> **REQUIREMENT**: Check the data underneath for lines holding the word "TQRlbHzm", and state only how many you find.

(Collected data)
::::::
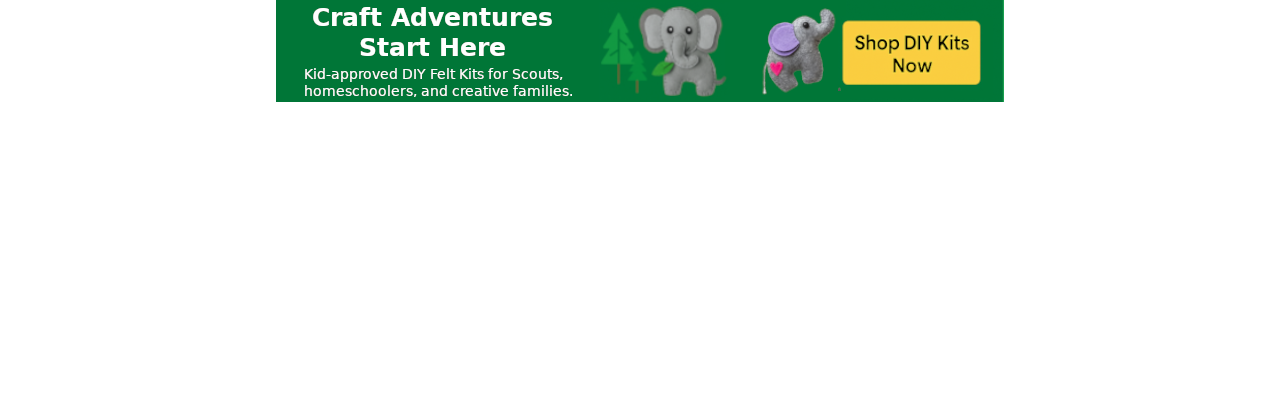

--- FILE ---
content_type: text/html; charset=UTF-8
request_url: https://apps.insanescouter.org/as/www/delivery/afr.php?refresh=30&zoneid=1&source=ISAds&target=_blank&cb=TQRlbHzm
body_size: 742
content:
<!DOCTYPE html PUBLIC '-//W3C//DTD XHTML 1.0 Transitional//EN' 'http://www.w3.org/TR/xhtml1/DTD/xhtml1-transitional.dtd'>
<html xmlns='http://www.w3.org/1999/xhtml' xml:lang='en' lang='en'>
<head>
<title>Advertisement</title>

    <script type='text/javascript'><!--// <![CDATA[
        setTimeout('window.location.replace("https:\\/\\/apps.insanescouter.org\\/adserver\\/www\\/delivery\\/afr.php?refresh=30&zoneid=1&source=ISAds&target=_blank&cb=TQRlbHzm&loc=")', 30000);
    // ]]> --></script><noscript><meta http-equiv='refresh' content='30;url=https://apps.insanescouter.org/adserver/www/delivery/afr.php?refresh=30&amp;zoneid=1&amp;source=ISAds&amp;target=_blank&amp;cb=TQRlbHzm&amp;loc='></noscript>
    <style type='text/css'>
body {margin:0; height:100%; background-color:transparent; width:100%; text-align:center;}
</style>
</head>
<body>
<a href='https://apps.insanescouter.org/adserver/www/delivery/cl.php?bannerid=131&amp;zoneid=1&amp;source=%7Bobfs%3A251241259224209%7D&amp;sig=b932f1af5f227a32a91b5702d213c544d05970806ec6df501f72e9769e2c9fc2&amp;oadest=https%3A%2F%2Ffabricla.com%2Fa%2Fgempages%3Fversion%3Dv7%26shop_id%3D571010189428262112%26theme_page_id%3D571781676754010951%26page_type%3DGP_STATIC' target='_blank' rel='noopener nofollow'><img src='https://cdn.insanescouter.org/IS_Ads/FabricLA/FabricLA-top.png' width='728' height='102' alt='' title='' border='0' /></a><div id='beacon_7dd20f243a' style='position: absolute; left: 0px; top: 0px; visibility: hidden;'><img src='https://apps.insanescouter.org/adserver/www/delivery/lg.php?bannerid=131&amp;campaignid=23&amp;zoneid=1&amp;source={obfs:251241259224209}&amp;cb=7dd20f243a' width='0' height='0' alt='' style='width: 0px; height: 0px;' /></div>
</body>
</html>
::::::
> **EXPECTED OUTPUT**: 3